A theater charges $80 for premium seats and $60 for standard seats. For a particular show, a total of 21...

1. TRANSLATE the problem information into mathematical language

• Given information:
  • Premium seats cost $80 each, standard seats cost $60 each
  • Total tickets sold = 21
  • Premium seat revenue was $280 more than standard seat revenue
• What we need to find: Number of standard seats sold

2. TRANSLATE the relationships into equations

Let \(\mathrm{s}\) = number of standard seats and \(\mathrm{p}\) = number of premium seats

• From total tickets: \(\mathrm{p + s = 21}\)
• From revenue relationship: Revenue from premium = Revenue from standard + 280
  So: \(\mathrm{80p = 60s + 280}\)

3. INFER the solution strategy

Since we have two equations with two unknowns, this is a system of equations.

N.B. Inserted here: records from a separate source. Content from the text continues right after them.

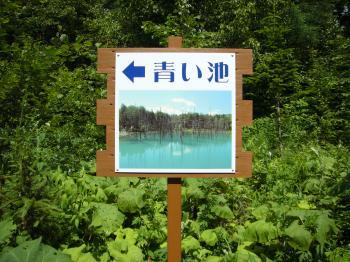 青い池看板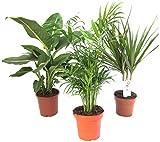 Pflanzenservice Zimmerpflanzen Set aus 1x Diefenbachie, 1x Zimmerpalme und 1x Drachenbaum (Dracaena marginata), 10-12 cm Topf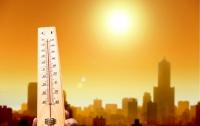 Ученые предсказывают сильнейшую жару на Земле в ближайшие 80 лет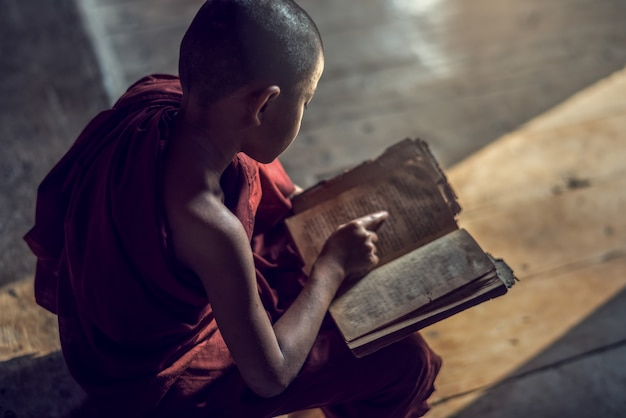 Monje novicio budista joven leyendo y estudiando en monasterio, myanmar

We can use substitution since the first equation easily gives us \(\mathrm{p}\) in terms of \(\mathrm{s}\).

4. SIMPLIFY by substitution and algebraic manipulation

• From \(\mathrm{p + s = 21}\), we get: \(\mathrm{p = 21 - s}\)
• Substitute into the revenue equation:
  \(\mathrm{80(21 - s) = 60s + 280}\)
• Expand: \(\mathrm{1680 - 80s = 60s + 280}\)
• Collect like terms: \(\mathrm{1680 - 280 = 60s + 80s}\)
• Simplify: \(\mathrm{1400 = 140s}\)
• Solve: \(\mathrm{s = 10}\)

Answer: B (10)

Why Students Usually Falter on This Problem

Most Common Error Path:

Weak TRANSLATE skill: Students often struggle to correctly interpret "revenue from premium seats was $280 more than revenue from standard seats" and write it as \(\mathrm{80p + 280 = 60s}\) instead of \(\mathrm{80p = 60s + 280}\).

This reverses the relationship and leads to:
\(\mathrm{80(21 - s) + 280 = 60s}\)
\(\mathrm{1680 - 80s + 280 = 60s}\)
\(\mathrm{1960 = 140s}\)
\(\mathrm{s = 14}\)

This may lead them to select Choice D (14).

Second Most Common Error:

Poor SIMPLIFY execution: Students correctly set up the equations but make algebraic errors, particularly when distributing or combining like terms. Common mistakes include sign errors or forgetting to distribute properly.

This leads to confusion and potentially guessing among the remaining answer choices.

The Bottom Line:

This problem requires careful reading to properly translate the revenue relationship, then systematic algebraic manipulation. The key insight is recognizing that "A was $280 more than B" means \(\mathrm{A = B + 280}\), not \(\mathrm{A + 280 = B}\).